*** Selected text ***

Monday, May 10, 2010

May: Razor Clams, Alpacas, Mothers

I suppose if I posted more often I'd have better titles for my posts...But that's how I roll, thus the random listing of disparate topics.

Since my last dispatch we've been busy - Bob's about to open a new show at SU, it's been an intense effort to bring it to fruition. Thursday will lay that to rest, and the quarter will be over before we know it, his second year coming to an end! Hard to believe...

Last month we made a quick escape to the WA Coast for some razor clamming - had a great time with the Britt-Dunlaps, and hit our limit (15 per person) both days. There's something about the ocean that really soothes the soul - and the bags full of clam meat are frosting on the cake!

At the end of April, I took a solo trip to Eastern WA to visit some friends who grow peaches and raise alpacas. I'd never visited the farm where my favorite fruits come from, and it was a huge treat to finally see it after all these years (I met them in ~1998 when we were vending our baked goods from the Cafe at the U-District Farmers Market)...I camped in the orchard and got to hang out with the alpacas while Marilynn took clippings of their fleece for a friend of mine who spins and wants to buy some fiber to work with. It was a nice break from the urban rat race - sagebrush, open sky, sunshine...

In between all that, working in the garden and enjoying the unfolding of spring. We have a bushtit nest in our pine tree, American goldfinches are passing through (bright yellow birds of spring), the raccoons have visited a couple more times, but no harm has come to the chickens. Neighbors are emerging, blinking into the light - the days are longer and the air is sweet with pollen and the scent of flowers of all sorts.

It was Mothers Day on Sunday, and Eleanor was much on my mind...A co-worker's mom unexpectedly fell ill last week and passed away on Saturday, and my heart was heavy with his sad loss. At the same time, I have been thinking of my own mom quite a bit lately - but with much greater ease than at any time in the past year and a half since she died. My thoughts of her have been less and less about the illness and hospitalization that dominated in the months after her death, and increasingly comforting, springing up randomly when I'm in the midst of the mundane chores of daily life - laundry, dishes, changing the beds, cooking.

*** End of Selected text ***

_Exercise tasks_:
- A) According to the blog post, what was the razor clam limit per person?
- B) Repeat the part of the blog post starting with "In between all" and going on through "of all sorts.".
- C) Please carry on the blog post about May from where it stops.

*** Data excerpts ***

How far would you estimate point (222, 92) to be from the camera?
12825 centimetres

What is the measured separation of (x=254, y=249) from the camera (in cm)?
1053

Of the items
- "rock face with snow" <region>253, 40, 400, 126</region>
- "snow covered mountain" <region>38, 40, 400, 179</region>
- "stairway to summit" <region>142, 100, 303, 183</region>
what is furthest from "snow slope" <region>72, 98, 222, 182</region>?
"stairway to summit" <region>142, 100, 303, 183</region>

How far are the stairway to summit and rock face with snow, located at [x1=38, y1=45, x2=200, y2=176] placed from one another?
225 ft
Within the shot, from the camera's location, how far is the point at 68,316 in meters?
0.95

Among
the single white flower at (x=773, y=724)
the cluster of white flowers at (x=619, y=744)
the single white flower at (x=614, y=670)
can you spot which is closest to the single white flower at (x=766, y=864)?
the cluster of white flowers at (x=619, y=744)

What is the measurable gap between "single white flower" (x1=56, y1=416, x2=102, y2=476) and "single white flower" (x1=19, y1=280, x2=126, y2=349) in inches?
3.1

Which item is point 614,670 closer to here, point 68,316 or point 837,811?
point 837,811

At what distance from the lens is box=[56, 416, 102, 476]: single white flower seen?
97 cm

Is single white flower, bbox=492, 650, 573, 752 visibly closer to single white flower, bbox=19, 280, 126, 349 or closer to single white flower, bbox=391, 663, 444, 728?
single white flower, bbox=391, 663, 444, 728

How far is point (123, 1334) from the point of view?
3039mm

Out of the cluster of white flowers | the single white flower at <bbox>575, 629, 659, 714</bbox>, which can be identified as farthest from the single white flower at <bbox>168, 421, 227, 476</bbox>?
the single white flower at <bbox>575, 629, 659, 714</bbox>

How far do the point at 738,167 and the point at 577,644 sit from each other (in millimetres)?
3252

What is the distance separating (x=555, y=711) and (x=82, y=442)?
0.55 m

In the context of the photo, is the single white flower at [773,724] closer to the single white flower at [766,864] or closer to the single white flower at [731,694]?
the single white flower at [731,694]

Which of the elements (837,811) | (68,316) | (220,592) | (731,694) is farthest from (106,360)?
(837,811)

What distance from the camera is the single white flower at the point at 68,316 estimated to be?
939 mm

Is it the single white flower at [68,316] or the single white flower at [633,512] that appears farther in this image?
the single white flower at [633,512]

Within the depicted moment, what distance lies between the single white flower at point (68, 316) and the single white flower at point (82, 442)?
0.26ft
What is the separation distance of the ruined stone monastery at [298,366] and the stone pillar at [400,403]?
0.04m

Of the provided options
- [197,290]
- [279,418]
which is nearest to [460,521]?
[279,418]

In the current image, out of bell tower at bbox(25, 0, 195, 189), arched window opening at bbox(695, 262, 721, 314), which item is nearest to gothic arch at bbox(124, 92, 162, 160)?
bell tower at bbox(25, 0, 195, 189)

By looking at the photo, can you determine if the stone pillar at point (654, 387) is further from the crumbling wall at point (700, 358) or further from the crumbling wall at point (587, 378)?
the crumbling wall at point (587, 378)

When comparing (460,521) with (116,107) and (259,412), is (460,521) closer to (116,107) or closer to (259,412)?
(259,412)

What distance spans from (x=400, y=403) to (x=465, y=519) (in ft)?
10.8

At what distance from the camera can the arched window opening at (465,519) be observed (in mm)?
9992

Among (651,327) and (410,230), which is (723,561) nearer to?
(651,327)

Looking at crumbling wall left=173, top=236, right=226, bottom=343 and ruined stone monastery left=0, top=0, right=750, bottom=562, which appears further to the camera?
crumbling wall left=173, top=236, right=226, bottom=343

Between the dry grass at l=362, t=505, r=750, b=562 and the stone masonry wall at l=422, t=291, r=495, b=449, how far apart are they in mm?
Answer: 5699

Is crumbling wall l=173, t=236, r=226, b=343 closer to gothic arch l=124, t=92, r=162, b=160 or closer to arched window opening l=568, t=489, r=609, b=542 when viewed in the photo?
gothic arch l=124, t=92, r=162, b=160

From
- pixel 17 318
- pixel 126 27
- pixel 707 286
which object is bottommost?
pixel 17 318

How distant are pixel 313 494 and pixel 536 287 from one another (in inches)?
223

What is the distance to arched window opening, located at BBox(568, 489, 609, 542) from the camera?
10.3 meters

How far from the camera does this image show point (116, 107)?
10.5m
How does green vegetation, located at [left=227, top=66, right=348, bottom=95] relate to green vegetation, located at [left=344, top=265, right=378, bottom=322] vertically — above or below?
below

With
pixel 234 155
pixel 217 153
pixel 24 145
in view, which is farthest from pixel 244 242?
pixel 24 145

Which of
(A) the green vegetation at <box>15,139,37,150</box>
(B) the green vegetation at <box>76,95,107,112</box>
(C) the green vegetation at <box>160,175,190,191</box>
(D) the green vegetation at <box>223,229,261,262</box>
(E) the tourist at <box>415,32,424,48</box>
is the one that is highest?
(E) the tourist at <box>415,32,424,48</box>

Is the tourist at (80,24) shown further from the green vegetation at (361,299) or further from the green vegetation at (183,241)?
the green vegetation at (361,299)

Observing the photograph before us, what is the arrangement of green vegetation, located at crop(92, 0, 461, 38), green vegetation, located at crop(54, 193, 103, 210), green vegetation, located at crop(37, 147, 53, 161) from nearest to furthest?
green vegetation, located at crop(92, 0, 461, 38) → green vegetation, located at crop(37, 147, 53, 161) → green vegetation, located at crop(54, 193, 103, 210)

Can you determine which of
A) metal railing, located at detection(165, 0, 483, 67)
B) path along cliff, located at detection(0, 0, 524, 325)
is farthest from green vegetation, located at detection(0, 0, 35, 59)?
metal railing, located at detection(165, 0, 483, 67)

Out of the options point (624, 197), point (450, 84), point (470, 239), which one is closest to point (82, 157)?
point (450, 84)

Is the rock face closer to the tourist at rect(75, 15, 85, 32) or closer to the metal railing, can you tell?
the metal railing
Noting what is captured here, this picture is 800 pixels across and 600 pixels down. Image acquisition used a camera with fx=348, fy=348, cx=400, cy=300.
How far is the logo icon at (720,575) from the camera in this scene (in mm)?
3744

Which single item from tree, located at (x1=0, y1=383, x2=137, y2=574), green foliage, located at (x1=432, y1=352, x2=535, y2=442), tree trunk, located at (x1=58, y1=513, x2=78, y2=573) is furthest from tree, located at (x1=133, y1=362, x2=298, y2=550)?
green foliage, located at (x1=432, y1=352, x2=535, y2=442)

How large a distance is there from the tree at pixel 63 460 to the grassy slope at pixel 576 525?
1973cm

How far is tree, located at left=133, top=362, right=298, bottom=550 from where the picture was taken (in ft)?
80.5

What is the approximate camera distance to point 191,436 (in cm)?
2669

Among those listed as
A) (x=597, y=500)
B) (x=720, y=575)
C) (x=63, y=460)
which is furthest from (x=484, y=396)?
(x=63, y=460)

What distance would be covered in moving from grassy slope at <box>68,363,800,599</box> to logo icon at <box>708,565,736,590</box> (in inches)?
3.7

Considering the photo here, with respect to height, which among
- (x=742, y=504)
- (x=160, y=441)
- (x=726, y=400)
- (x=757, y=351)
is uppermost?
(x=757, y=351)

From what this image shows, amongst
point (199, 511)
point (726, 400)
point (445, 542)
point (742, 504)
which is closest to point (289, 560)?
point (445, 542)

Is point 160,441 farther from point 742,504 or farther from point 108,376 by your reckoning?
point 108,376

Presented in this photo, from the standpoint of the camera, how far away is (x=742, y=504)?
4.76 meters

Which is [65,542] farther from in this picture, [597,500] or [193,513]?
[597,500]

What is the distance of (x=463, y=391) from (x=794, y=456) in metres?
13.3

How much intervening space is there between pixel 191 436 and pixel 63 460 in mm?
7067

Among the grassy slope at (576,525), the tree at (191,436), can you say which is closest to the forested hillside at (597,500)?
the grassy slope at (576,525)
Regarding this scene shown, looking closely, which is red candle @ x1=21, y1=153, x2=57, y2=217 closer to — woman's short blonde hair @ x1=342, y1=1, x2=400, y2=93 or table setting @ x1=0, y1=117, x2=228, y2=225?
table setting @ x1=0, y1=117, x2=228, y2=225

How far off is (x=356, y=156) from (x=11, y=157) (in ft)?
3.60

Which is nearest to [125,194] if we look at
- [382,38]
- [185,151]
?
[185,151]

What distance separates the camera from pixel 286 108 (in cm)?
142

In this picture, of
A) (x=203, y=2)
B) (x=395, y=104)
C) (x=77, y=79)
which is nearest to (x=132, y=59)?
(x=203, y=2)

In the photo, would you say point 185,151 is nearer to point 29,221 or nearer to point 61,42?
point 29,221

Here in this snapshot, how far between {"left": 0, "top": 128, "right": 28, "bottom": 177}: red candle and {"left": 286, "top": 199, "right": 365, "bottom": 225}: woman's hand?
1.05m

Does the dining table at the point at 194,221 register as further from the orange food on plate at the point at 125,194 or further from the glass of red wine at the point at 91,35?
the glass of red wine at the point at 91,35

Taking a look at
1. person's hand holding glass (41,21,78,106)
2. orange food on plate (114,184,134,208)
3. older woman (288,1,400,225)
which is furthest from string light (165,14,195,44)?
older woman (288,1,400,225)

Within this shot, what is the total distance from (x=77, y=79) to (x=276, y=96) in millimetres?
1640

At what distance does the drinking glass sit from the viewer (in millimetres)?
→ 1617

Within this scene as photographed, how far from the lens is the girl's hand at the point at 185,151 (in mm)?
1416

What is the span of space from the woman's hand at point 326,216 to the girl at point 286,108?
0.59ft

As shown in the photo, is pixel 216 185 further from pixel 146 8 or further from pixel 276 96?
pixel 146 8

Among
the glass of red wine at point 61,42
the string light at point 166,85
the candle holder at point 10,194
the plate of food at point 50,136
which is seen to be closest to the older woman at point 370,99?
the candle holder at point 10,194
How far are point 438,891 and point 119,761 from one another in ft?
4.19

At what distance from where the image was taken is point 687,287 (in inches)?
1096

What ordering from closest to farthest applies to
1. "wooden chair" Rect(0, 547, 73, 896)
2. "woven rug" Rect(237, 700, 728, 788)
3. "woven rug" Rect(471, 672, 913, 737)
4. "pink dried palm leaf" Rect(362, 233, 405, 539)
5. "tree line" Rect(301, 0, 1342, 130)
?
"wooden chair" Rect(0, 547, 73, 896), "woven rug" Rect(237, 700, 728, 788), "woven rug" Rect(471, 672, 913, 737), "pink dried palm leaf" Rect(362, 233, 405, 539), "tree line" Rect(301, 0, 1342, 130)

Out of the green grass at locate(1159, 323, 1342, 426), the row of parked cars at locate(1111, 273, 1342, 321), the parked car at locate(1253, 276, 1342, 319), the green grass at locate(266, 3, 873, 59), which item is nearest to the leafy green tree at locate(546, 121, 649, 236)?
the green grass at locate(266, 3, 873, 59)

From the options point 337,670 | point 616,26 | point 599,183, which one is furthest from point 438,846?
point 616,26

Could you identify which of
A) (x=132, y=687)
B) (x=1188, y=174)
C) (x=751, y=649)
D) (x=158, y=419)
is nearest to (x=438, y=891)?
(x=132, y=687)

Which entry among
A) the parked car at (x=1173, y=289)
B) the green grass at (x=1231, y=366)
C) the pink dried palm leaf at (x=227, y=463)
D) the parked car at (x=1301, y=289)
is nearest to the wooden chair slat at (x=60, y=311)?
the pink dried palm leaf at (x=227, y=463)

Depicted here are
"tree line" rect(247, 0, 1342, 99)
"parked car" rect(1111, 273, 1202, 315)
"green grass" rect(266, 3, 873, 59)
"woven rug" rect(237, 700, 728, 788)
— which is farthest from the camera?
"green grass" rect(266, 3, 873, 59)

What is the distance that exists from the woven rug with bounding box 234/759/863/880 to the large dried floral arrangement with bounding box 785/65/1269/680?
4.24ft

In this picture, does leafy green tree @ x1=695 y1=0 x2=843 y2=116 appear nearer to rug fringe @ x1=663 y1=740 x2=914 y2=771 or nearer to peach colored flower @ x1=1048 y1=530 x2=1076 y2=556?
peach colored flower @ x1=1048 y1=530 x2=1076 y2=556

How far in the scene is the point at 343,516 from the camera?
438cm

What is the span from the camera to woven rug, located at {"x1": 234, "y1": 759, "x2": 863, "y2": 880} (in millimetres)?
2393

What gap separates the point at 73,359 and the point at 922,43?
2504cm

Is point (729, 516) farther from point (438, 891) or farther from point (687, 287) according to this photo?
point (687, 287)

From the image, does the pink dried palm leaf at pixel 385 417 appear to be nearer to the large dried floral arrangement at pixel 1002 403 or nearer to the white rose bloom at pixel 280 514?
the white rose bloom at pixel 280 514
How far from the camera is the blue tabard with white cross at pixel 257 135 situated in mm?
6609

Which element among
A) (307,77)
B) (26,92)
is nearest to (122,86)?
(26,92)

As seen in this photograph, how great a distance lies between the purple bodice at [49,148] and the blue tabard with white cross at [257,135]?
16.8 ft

*** End of Data excerpts ***

_Answers to the problems_:
- A) 15 per person.

- B)
In between all that, working in the garden and enjoying the unfolding of spring. We have a bushtit nest in our pine tree, American goldfinches are passing through (bright yellow birds of spring), the raccoons have visited a couple more times, but no harm has come to the chickens. Neighbors are emerging, blinking into the light - the days are longer and the air is sweet with pollen and the scent of flowers of all sorts.

- C)
I realized this weekend that I often think of her when doing things she taught me how to do in her inimitable way - likely learned from her own mother and aunts and passed along. Ruminating on this epiphany while folding the week's laundry, it occurred to me that mom was a crafty sort in her own way, and wholly encouraged these tendencies in me from the beginning. I subsequently had a long train of reminiscences - with windows desperately needing a Walter Parry washing flung open to admit the spring breeze, birds chirping away in the back yard - starting way back with my earliest cooking adventures and meandering along through crochet lessons (granny square baby blankets for one and all!), mail-order craft kits, story book writing/illustrating, tadpole collecting, violin instruction, shop classes (wood and metal), foreign language study & international travel, photography, etc...

And I realized that, while I rarely saw Mom actively engaged in any such hobbies while growing up (her main endeavor during those years was raising her children), my love of working with my hands was deeply influenced by her unfailing support of even the most outrageous ideas (green tuna noodle casserole, anyone?). Last year, during my first visit home after the funeral I was distraught about how I still missed her so much one year later, and my friend Amy said, "But Carol, don't you know that she's right here with you, and you can talk to her anytime you need to?" - at the time it didn't feel that way to me at all, I was still so immersed in the loss.

But, with every month that passes my thoughts of Mom grow easier, and I can see that she is indeed very much with me every step of the way. I'm sure I'll never stop missing her, but I'll never be completely without her either. Phew!